Report by Luke Harrison.

Tools of the trade

Cookies are pieces of data that websites store on your computer or mobile device. They allow websites to “remember” your actions or preferences.

Online retailers use cookies for different purposes. Some use cookies to keep track of items you’ve placed in an online shopping cart. Others use them to deliver ads relevant to something you’ve searched in the past.

You can ask your browser to delete or block cookies: simply search online for “cookies” + the name of your internet browser (eg “Google Chrome”) for step-by-step instructions.

If you block all cookies, you’ll find some websites won’t work properly – consumer.org.nz is one. A less restrictive option is to block third-party cookies only. These are the cookies used to track your browsing history for marketing purposes.

Web beacons are invisible tags embedded in web pages or emails.

When you load a page with a beacon, it notifies the website’s server you’ve opened it. This allows the site to gather statistics such as who opened the page, when it was opened and the number of times it was opened.

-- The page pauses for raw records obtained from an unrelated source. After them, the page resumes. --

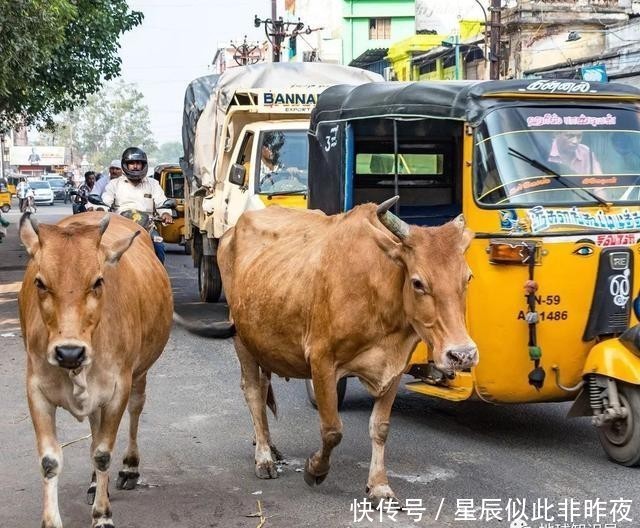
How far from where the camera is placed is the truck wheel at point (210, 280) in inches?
578

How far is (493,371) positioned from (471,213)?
1.03 meters

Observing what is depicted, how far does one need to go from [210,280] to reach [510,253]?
28.2ft

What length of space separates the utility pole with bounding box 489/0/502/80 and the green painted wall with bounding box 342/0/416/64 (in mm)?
24804

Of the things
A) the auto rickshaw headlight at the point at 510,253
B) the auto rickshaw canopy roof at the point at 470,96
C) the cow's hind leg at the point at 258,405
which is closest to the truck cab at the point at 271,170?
the auto rickshaw canopy roof at the point at 470,96

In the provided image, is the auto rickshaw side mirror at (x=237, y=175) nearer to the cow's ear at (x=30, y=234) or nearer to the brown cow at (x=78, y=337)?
the brown cow at (x=78, y=337)

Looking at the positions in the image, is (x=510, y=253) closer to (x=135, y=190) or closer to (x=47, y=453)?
(x=47, y=453)

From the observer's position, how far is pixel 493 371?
21.9ft

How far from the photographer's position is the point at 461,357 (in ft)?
17.3

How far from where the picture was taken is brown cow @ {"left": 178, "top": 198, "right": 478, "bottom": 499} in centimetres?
551

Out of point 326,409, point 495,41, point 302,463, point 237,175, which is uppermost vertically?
point 495,41

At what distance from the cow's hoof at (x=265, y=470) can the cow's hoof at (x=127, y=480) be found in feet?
2.44

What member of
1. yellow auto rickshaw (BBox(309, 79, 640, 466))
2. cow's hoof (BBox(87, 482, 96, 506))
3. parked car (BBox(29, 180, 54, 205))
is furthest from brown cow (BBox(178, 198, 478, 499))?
parked car (BBox(29, 180, 54, 205))

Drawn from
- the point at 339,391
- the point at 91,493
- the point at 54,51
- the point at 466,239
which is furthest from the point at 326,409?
the point at 54,51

Behavioural advertising is where a consumer’s online activity is used to serve up targeted ads. If you’ve ever wondered why the skirt you like on site A is advertised on site B, the answer is behavioural advertising. Here’s an example of how it works:

  1. An online retailer partners with an advertising agency.
  2. When you visit the retailer’s site, the agency’s cookie is tagged to your browser.
  3. Now, the agency can follow you as you browse other sites within its network.
  4. The agency builds a profile of your searches, the sites you visit and the ads you click on.
  5. The agency then uses this profile to serve up targeted ads from its clients in advertorial space on other websites.

Kiwis online

Men tend to be more cautious about leaving behind a digital footprint than women. That’s one finding of a March 2014 Victoria University survey on online privacy behaviour.

15july online privacy and pricing kiwis online

Of 467 participants, 87 percent had bought a product or service online in the past year. While carrying out these transactions, most people handed over their name, home and email addresses, credit/debit card details and billing address. But others had also provided:

  • mobile phone numbers
  • personal tastes and opinions
  • citizenship or visa information
  • employment details
  • relationship status.

Survey participants trusted banks, health institutions and government agencies the most out of the organisations that collected their personal data. Online dating agencies (both here and abroad) and online gaming companies were the least trusted.

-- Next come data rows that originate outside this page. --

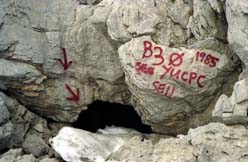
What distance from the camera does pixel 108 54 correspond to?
6.38 metres

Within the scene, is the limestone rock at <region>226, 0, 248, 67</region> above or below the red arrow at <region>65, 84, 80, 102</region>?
above

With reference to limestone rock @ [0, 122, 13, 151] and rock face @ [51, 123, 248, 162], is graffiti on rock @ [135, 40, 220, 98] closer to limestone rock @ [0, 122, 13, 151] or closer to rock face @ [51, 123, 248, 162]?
rock face @ [51, 123, 248, 162]

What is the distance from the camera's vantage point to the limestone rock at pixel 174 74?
554 centimetres

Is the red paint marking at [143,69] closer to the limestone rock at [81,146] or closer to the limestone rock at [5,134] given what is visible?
the limestone rock at [81,146]

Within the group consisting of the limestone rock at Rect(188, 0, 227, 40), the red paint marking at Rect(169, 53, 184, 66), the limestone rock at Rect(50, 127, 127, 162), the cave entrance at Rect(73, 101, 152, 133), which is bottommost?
→ the cave entrance at Rect(73, 101, 152, 133)

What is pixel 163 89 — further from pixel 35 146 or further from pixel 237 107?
pixel 35 146

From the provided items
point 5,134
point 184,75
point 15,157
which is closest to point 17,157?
point 15,157

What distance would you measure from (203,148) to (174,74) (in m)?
1.25

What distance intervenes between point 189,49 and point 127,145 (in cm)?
139

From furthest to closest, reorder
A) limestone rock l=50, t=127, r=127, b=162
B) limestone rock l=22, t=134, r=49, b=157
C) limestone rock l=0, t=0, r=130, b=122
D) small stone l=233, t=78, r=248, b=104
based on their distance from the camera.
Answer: limestone rock l=22, t=134, r=49, b=157 < limestone rock l=0, t=0, r=130, b=122 < limestone rock l=50, t=127, r=127, b=162 < small stone l=233, t=78, r=248, b=104

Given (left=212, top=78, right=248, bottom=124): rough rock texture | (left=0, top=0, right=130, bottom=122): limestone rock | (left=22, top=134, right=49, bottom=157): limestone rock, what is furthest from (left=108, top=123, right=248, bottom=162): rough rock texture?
(left=22, top=134, right=49, bottom=157): limestone rock

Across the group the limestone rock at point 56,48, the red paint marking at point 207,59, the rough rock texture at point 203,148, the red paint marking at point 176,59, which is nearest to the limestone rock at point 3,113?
the limestone rock at point 56,48

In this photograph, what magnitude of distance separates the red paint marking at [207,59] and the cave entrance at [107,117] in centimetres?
193

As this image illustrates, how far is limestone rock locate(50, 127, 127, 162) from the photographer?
5.51m
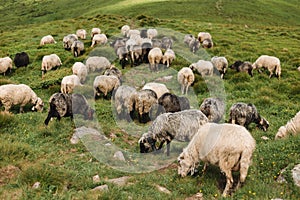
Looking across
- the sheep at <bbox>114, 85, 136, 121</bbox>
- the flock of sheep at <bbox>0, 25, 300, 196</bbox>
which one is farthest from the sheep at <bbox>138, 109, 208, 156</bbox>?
the sheep at <bbox>114, 85, 136, 121</bbox>

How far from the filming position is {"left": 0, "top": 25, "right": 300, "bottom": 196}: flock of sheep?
700 cm

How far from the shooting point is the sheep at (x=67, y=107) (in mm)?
11547

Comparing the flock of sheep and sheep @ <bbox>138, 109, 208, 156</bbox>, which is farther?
sheep @ <bbox>138, 109, 208, 156</bbox>

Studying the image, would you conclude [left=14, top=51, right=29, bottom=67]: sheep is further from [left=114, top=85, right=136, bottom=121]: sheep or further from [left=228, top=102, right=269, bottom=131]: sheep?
[left=228, top=102, right=269, bottom=131]: sheep

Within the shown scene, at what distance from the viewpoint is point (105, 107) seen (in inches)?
542

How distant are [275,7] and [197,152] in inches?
2720

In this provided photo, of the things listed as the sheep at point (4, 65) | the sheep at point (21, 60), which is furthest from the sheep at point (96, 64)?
the sheep at point (4, 65)

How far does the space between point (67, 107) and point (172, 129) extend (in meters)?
4.54

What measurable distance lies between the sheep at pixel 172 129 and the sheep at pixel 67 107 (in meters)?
3.52

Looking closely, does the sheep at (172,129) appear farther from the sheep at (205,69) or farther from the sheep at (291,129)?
the sheep at (205,69)

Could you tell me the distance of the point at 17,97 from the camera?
1262 cm

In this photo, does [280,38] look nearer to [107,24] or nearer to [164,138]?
[107,24]

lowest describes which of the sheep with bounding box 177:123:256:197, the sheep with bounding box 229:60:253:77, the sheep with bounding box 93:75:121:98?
the sheep with bounding box 229:60:253:77

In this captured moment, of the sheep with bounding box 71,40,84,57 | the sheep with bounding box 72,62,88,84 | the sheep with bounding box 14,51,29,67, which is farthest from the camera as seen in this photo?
the sheep with bounding box 71,40,84,57
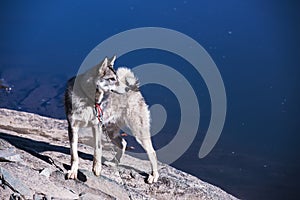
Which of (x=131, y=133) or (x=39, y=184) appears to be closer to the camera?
(x=39, y=184)

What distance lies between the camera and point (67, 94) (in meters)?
3.90

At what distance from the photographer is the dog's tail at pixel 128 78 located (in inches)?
170

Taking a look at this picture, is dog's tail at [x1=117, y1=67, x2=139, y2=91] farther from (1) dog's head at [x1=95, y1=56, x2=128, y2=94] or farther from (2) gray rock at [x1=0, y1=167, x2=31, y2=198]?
(2) gray rock at [x1=0, y1=167, x2=31, y2=198]

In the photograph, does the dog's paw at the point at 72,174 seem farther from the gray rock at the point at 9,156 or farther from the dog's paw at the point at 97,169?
the gray rock at the point at 9,156

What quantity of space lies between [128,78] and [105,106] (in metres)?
0.46

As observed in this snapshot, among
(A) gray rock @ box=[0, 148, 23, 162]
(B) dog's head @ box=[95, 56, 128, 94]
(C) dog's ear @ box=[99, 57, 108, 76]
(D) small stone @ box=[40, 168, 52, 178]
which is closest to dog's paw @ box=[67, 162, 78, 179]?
(D) small stone @ box=[40, 168, 52, 178]

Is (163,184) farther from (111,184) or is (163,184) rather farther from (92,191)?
(92,191)

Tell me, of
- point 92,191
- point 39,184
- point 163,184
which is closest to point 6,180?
point 39,184

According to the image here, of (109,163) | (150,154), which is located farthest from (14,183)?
(150,154)

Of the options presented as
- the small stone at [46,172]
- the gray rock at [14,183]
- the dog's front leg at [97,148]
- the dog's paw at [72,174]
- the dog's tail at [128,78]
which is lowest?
the gray rock at [14,183]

The five most common online data protection tools and strategies employed by survey participants were:

  • installing antivirus software
  • restricting the amount of personal information disclosed
  • blocking unsolicited emails such as spam
  • employing a firewall
  • using security-protected WiFi.

Men were significantly more likely to delete cookies than women (77 percent vs 67 percent); use a pseudonym (30 percent vs 18 percent); and delete their online search history (68 percent vs 50 percent).